There were 7 months to prepare for the Zonal. 1957 was going to be a big year for Irish chess. In the spring there was a Dublin v. Glasgow telephone match. Then, in conjunction with the Zonal, an international match Ireland v. Scotland was organised, together with another An Tóstal International and later a small international in Skerries.
The Zonal itself was rather special as it involved 18 players from 18 countries in an all-play-all lasting three weeks. The venues were the Four Courts Hotel (first two weeks) and Newman House, belonging to UCD. GMs Pachman and Gligoric were the favourites, but Pachman won their individual encounter as early as round 2 and never looked back. On rest days the players were taken on excursions to see some of the countryside round Dublin (see picture right which shows Benko, Gligoric and Stenborg in the company of two Clontarf ladies) and in the evenings there were parties with singing and dancing.
Ants in the Pants
I took Golombek, Dunkelblum and Doda (all of Polish extraction) on a morning trip to the Hill of Howth near Dublin.
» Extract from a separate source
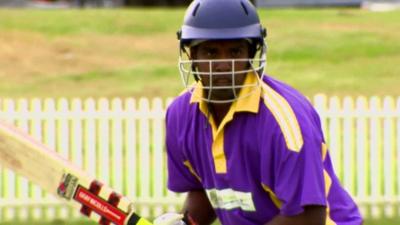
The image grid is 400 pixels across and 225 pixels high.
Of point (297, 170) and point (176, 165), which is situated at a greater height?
point (297, 170)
We sat down to look at the sea and chat. It was a beautiful morning. After a while Dunkelblum whispered to Golombek "What's the English for fourmi?", to which the reply was "Ant". "Well", said Dunkelblum, "I have ants". "You have ants in the pants" said Golombek.
After the Zonal Jim Walsh and I went on a holiday first to Prague where we were present at a match between Italy and Czechoslovakia and visited nearby Karlstein in the company of the two teams. Then on to Vienna in Ludek Pachman's car to attend the FIDE congress and finally to Berlin to visit Vincent Maher who was stationed there with the British Army as a doctor. In Vienna we had an amusing experience. On arrival we booked into a small hotel on the Mariahilfer Strasse and went out to a cafe across the street. As in all good cafes in Vienna chess games were in progress and we stopped to watch one. White's next move was O-O-O but he put his king on b1 and rook on c1, whereupon Pachman leaned over politely and placed the pieces as per the official rules. However, all he got for his trouble was a very dirty look from White who placed the pieces back on b1 and c1.
When we were in Prague news broke of Benkö's defection to the USA. Pachman told us that Benkö had tried to escape to the West before (while playing in an East Berlin tournament) with a bundle of useless East German marks. After he left the Dublin Zonal Benkö had asked me to forward a letter he was expecting from America to Luxembourg where he was playing another tournament. He obviously must have got it, but it didn't come through me.
Later in 1957 I decided to resign from the ICU. My girlfriend (later my wife), who had done Trojan work during the Zonal preparing the book of the tournament and otherwise helping with the organisation, became ill and was confined to hospital for 6 months. I also found chess was interfering with my work in telecommunications. It took some time before I could disentangle myself, but when I did it was a complete break.